Reproduction by other methods has, however, been described. Keller & Morton (1954) and Butler & Knight (1956), using turbidimetric and viable count methods, demonstrated a normal bacterial growth cycle with strains of pleuropneumonia-like organisms, thus suggesting growth by simple binary fission. A quite different method of multiplication has been claimed by Klieneberger-Nobel (1954) and Dienes & Weinberger (1951), who believed that small granules multiply within the cytoplasm of large, round cells; after rupture of the surrounding membrane these granules develop into large cells and repeat the life cycle. The L-phase variants of bacteria were believed to multiply in a similar manner (Dienes & Weinberger, 1951Tulasne, 1951). Reproduction by budding, similarly to yeasts, has also been claimed for pleuropneumonia-like organisms (Turner, 1935).

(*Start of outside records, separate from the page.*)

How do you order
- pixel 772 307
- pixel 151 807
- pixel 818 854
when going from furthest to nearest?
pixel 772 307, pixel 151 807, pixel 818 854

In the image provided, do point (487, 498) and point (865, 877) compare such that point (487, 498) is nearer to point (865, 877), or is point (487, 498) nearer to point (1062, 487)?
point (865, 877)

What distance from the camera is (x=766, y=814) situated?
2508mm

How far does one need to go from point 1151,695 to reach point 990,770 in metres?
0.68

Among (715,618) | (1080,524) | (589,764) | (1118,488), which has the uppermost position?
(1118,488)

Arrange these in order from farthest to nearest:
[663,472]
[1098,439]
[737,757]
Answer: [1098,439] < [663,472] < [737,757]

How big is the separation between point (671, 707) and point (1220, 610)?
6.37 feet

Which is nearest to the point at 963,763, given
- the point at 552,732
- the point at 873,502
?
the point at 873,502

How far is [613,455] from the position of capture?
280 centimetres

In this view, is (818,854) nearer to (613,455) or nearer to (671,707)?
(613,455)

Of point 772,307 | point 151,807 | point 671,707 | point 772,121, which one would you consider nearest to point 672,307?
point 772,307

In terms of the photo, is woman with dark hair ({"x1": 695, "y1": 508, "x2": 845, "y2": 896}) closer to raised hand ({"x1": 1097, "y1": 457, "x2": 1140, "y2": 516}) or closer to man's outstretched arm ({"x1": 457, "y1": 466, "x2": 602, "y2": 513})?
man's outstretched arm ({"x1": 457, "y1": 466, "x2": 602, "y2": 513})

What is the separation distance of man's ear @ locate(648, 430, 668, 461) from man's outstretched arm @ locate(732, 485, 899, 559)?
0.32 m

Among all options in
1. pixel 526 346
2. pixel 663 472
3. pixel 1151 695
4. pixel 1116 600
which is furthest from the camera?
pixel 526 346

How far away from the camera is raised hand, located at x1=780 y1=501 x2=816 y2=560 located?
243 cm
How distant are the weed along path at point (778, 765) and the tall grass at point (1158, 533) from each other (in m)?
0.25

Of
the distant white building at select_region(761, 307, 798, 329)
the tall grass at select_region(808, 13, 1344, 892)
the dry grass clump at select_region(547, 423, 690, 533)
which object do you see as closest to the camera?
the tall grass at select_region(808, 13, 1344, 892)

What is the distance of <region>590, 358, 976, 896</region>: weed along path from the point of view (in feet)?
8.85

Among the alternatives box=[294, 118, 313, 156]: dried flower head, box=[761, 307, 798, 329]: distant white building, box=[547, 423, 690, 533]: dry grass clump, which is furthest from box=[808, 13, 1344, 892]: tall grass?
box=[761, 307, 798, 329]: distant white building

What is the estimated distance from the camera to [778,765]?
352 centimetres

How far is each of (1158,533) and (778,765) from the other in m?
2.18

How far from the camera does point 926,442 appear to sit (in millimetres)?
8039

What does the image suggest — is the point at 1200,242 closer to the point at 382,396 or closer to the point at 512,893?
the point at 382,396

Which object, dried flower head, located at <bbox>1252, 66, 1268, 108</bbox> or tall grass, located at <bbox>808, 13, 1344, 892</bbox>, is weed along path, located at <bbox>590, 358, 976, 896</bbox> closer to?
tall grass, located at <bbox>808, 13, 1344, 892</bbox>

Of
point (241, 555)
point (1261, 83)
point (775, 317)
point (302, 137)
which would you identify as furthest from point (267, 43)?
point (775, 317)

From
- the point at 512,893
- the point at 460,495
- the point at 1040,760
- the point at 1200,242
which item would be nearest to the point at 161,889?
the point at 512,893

The cytoplasm of true bacteria is enclosed within a definite, more or less rigid, cell wall, but the elementary bodies and filaments of pleuropneumonialike organisms are bounded only by a delicate membrane; the organisms are thus extremely plastic and easily ruptured or distorted by mechanical influences, such as changes in osmotic pressure. Although this cytological difference between pleuropneumonia-like organisms and bacteria is obviously important, further studies, particularly in regard to the physiological functions which are linked with the cell surface, are required before its significance can be fully evaluated.

The study of the metabolic behaviour of the pleuropneumonia-like organisms is still in its infancy, although remarkable progress has been made in recent years and a number of differences shown between pleuropneumonia-like organisms and bacteria. Pleuropneumonia-like organisms exhibit a greater resistance to a number of bacteriostatic substances. For instance, they will resist concentrations of crystal violet which inhibit Gram-positive bacteria and will also grow in concentrations of potassium tellurite which are inhibitory for Gramnegative bacteria (Edward, 1947Smith, Morton & Leberman, 1950). Probably of greater importance is the absolute resistance to penicillin, independent of the action of penicillinase. Cholesterol, or certain other sterols, is an essential nutrient for pleuropneumonia-like organisms, with the possible exception of the saprophytic strains (Edward & Fitzgerald, 1951b). Media that have not been enriched with serum permit the growth of the saprophytic strains, but are likely to contain small amounts of sterol. The possibility of growing the strains in strictly sterol-free media has not been investigated. The finding that cholesterol is a growth factor would seem to be particularly significant, for sterols have not been found to be essential for the growth of bacteria, even in their L-phase. The value of a difference in an essential growth factor in distinguishing between large groups of micro-organisms has been recognized previously; Knight (1955) noted that m-inositol is required as a nutrient by many eumycetes, whereas it has never been found to be required as a nutrient by any schizomycete.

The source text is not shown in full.